The Chinese banking sector is under incredible strain despite the official cheery proclamations. Larger banks are rapidly swallowing small and mid-size banks. Though there is no official word on why these banks have been disappearing quickly, given their known precarious position, the primary suspicion is their risk to the larger system. City and county-wide banks have had to be rescued despite reporting safe and stable financial positions, leading to skepticism about rosy public proclamations.
Chinese banks have stated in their initial public offering documents that their accounting standards do not match those of banks in other countries, even though they use the same words and terms. One bank noted that it classifies a loan as doubtful if the business has not been operational for more than 12 months. Personally, that seems more than doubtful, but I am not a Chinese bank regulator.
As a simple example, in 2016, a Chinese steel company facing financial difficulty reported that a major subsidiary had not paid interest on loans since 2011. Evergrande, the failed mega developer, alone accounted for more than 50 percent of the Chinese economy’s officially counted bad loan reserves. Investors have good reason to be skeptical of official financial statements.

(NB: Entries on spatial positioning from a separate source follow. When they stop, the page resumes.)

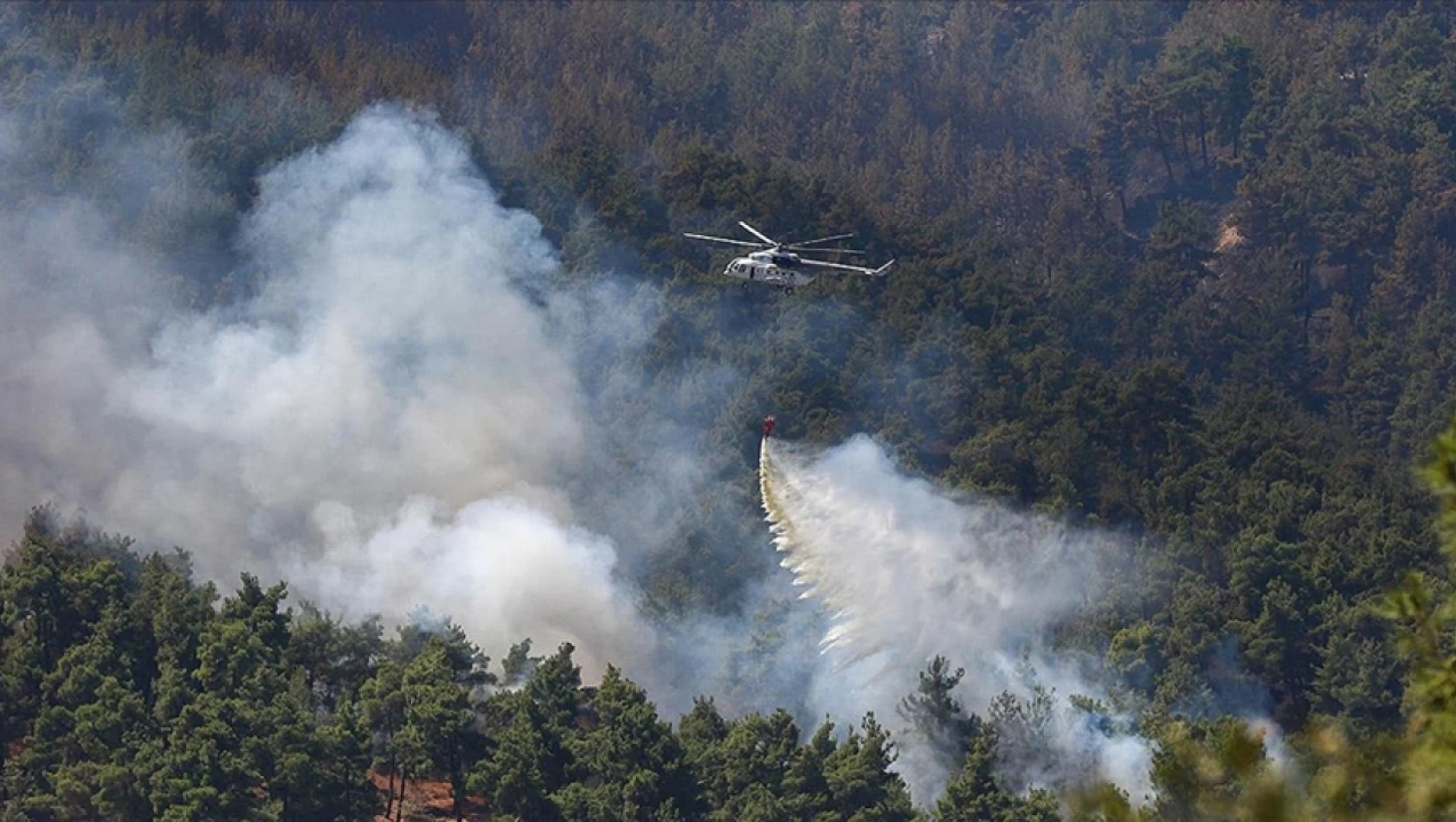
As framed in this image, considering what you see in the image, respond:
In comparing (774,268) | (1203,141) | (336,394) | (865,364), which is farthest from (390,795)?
(1203,141)

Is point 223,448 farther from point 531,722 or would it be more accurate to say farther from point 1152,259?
point 1152,259

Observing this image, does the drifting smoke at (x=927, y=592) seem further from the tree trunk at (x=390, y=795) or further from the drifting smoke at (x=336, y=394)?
the tree trunk at (x=390, y=795)

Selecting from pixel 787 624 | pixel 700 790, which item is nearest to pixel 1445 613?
pixel 700 790

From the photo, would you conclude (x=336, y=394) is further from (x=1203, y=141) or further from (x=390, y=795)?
(x=1203, y=141)

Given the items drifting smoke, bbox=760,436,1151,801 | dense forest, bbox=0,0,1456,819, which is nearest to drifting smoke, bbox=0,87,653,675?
dense forest, bbox=0,0,1456,819

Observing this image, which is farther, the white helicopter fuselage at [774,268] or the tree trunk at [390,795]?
the white helicopter fuselage at [774,268]

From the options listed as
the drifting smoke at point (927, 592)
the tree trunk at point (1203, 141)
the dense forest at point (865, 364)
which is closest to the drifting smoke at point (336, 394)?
the dense forest at point (865, 364)
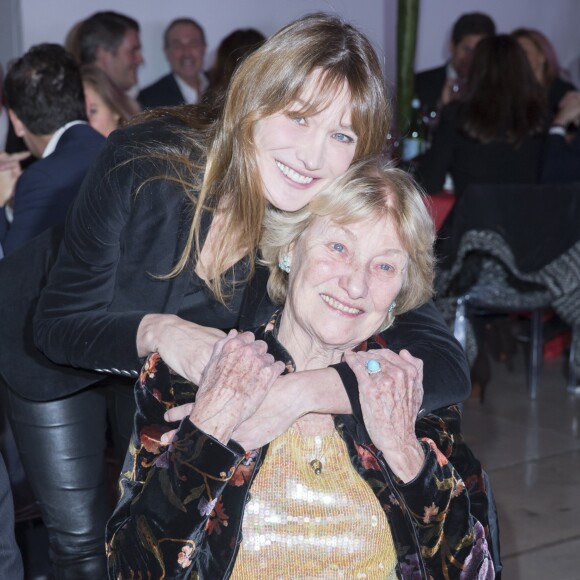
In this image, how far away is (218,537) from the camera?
1696 mm

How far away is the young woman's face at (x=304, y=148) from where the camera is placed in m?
1.98

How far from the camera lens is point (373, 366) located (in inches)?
69.8

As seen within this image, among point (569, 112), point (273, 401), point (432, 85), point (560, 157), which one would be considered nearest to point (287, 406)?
point (273, 401)

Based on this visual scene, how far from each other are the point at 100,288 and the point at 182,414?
0.43 meters

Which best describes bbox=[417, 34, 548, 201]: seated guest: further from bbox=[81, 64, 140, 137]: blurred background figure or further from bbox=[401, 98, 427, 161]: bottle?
bbox=[81, 64, 140, 137]: blurred background figure

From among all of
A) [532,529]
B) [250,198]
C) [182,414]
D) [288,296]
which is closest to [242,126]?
[250,198]

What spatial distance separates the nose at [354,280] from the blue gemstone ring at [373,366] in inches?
5.1

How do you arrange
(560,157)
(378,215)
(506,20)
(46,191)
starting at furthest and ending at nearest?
1. (506,20)
2. (560,157)
3. (46,191)
4. (378,215)

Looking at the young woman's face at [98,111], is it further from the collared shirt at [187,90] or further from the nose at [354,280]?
the nose at [354,280]

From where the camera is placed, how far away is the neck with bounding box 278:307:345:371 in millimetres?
1913

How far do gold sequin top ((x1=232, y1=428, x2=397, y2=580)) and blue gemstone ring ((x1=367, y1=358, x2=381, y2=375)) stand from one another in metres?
0.18

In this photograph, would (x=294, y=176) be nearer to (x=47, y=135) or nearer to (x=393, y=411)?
(x=393, y=411)

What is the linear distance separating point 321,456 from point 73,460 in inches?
30.2

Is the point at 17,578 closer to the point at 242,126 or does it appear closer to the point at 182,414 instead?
the point at 182,414
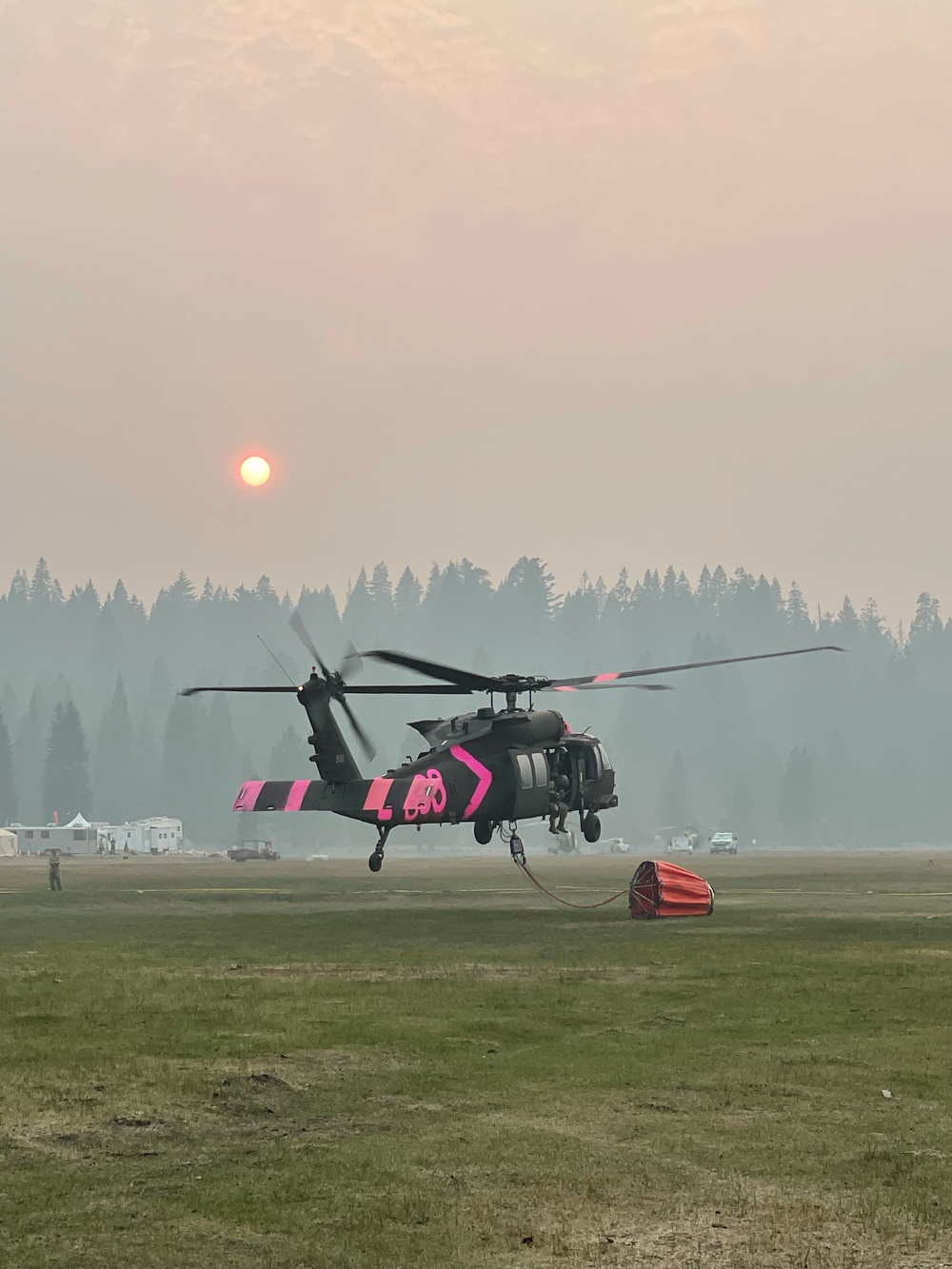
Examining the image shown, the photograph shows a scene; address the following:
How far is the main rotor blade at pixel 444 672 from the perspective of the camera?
4153 cm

Though no official reason is given for why China has been spending large sums of money regularly on shoring up banks, the official whisper campaign is that in 2025, Beijing will unleash stimulus forces to get the economy going again. While anything is possible, it seems much more likely that Beijing is simply trying to fend off deep financial problems in the banks that keep funding everything they are told to fund.
Beijing has already announced it will start releasing restrictions on local government debt levels with heightened expectations for stimulus in 2025. At the recent Central Economic Work Conference, they shifted from prudent to ease, harkening back to language not seen since the global financial crisis in 2008. This may be true, but bank lending in November and December is below trend. While this may be storing up the ammunition for a 2025 rollout, it seems entirely possible the banks are just in bad shape, and the regular market expectations of Beijing stimulus will once again prove unfounded.
If China unleashes enormous fiscal stimulus in 2025, then there is some logic to the recapitalization splurge. Otherwise, this seems more about quietly staving off a financial crisis. Given the regularity with which Beijing has disappointed the hopes of investors calling for stimulus, it seems like the better bet is not to put your money in a Chinese bank.